> **Task statement**
Find how many lines below mention "width". Nothing but the number is needed.

> **Material shown**

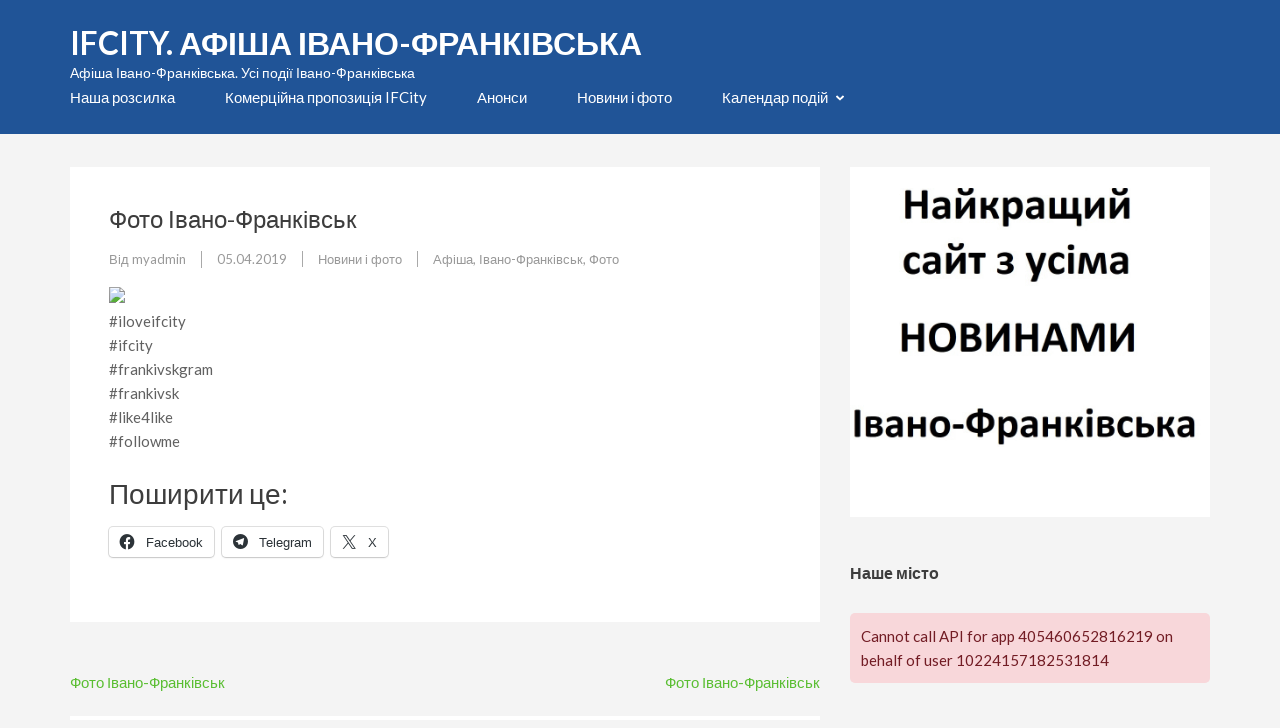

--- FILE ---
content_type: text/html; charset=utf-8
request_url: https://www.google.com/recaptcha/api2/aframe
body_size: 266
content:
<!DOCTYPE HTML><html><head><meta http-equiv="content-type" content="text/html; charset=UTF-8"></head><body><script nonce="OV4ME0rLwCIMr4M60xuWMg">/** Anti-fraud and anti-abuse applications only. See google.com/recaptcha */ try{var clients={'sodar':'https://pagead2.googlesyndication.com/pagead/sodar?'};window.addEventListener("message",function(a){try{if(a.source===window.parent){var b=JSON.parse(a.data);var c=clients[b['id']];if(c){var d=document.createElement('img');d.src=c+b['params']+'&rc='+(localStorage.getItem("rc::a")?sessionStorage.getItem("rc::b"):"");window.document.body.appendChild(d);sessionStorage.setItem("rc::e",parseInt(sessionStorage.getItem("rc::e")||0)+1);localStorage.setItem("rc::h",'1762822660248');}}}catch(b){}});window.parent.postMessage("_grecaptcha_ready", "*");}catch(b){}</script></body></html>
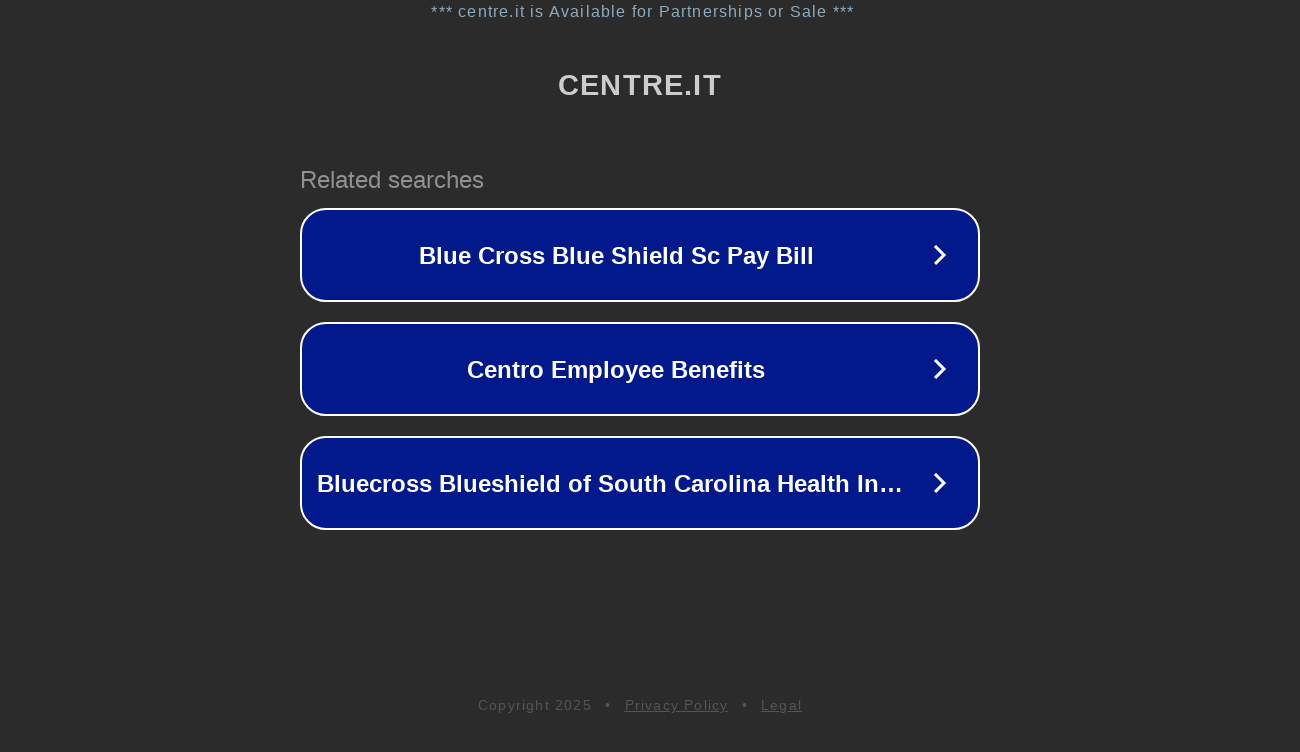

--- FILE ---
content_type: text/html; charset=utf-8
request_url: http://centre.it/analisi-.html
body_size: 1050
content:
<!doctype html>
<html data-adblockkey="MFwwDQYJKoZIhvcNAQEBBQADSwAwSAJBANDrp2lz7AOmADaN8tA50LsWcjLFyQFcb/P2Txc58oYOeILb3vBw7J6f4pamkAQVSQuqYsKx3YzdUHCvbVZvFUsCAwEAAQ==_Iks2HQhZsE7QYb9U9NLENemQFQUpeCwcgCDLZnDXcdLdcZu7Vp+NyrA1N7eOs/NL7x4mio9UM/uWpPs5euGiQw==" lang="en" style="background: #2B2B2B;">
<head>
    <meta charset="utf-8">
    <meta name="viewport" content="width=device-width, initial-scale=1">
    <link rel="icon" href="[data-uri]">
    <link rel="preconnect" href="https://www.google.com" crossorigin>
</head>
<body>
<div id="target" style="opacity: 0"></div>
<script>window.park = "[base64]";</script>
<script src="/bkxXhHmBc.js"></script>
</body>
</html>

--

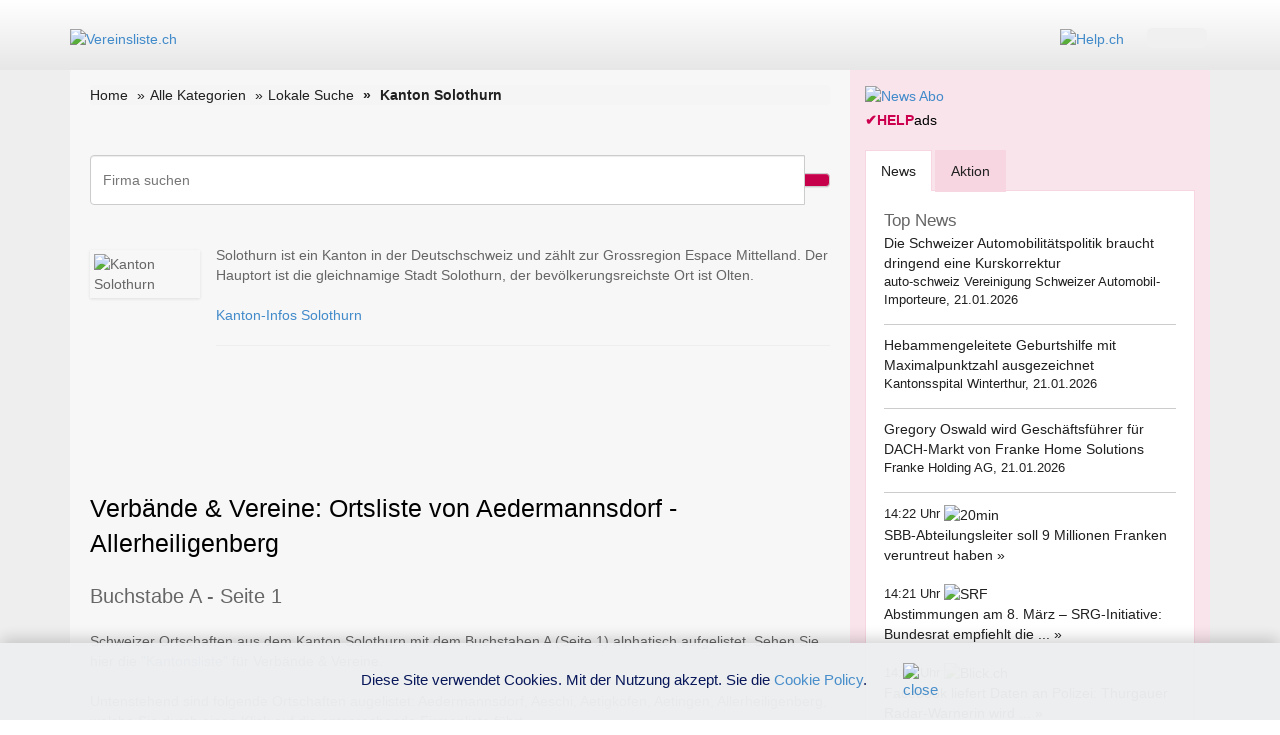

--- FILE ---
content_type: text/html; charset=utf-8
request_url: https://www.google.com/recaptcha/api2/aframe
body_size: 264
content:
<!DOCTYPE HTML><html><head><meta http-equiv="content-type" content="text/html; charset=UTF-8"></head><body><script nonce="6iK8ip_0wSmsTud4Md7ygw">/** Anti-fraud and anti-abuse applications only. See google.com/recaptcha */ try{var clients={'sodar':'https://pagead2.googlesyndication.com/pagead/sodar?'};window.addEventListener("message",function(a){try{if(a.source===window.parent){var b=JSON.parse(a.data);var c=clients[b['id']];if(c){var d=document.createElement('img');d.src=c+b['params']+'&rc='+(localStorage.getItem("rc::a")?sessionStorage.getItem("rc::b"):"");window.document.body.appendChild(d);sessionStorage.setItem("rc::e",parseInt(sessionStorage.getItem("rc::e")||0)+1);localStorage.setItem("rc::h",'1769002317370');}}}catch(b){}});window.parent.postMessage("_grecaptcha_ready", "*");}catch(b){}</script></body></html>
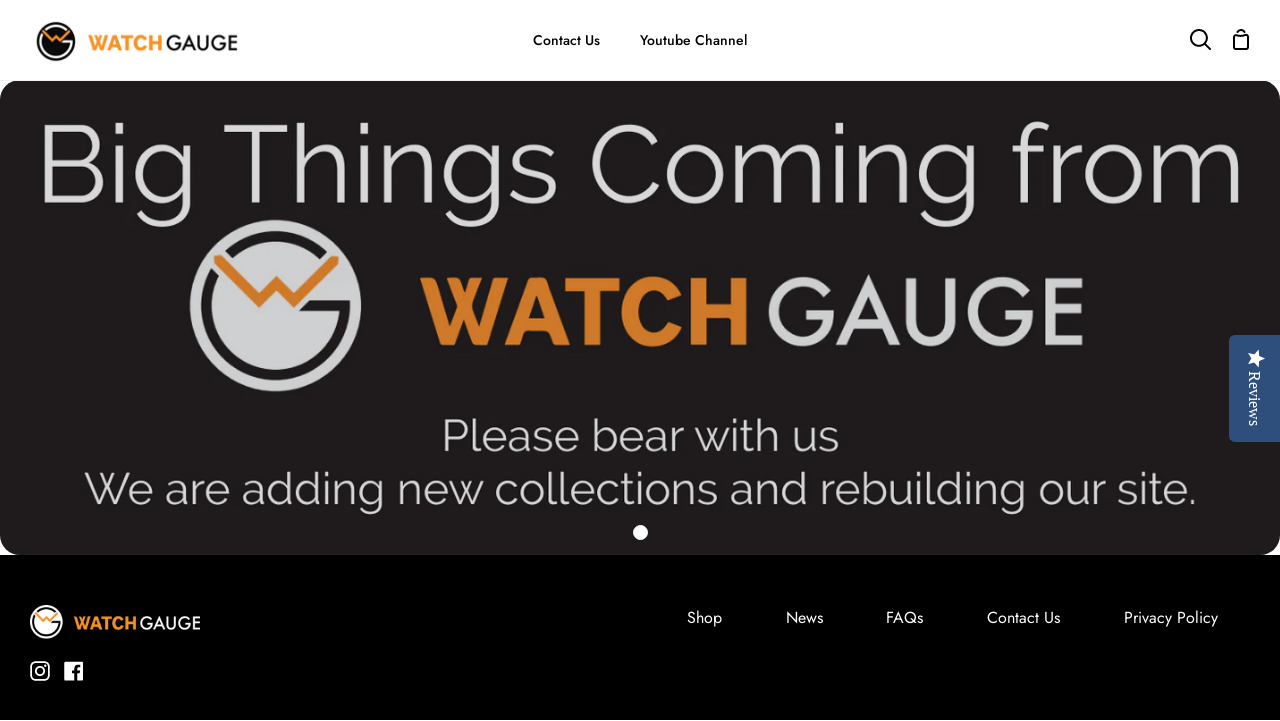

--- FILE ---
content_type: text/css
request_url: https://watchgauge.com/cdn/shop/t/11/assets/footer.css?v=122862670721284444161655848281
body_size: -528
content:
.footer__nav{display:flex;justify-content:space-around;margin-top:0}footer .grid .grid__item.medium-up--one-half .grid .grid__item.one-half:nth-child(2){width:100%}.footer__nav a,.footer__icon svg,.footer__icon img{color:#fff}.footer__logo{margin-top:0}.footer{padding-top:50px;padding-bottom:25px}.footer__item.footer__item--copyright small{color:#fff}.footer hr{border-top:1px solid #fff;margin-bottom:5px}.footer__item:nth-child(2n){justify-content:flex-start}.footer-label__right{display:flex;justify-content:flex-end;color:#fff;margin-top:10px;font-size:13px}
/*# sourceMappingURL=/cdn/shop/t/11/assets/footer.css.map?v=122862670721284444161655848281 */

> **Answer box**
2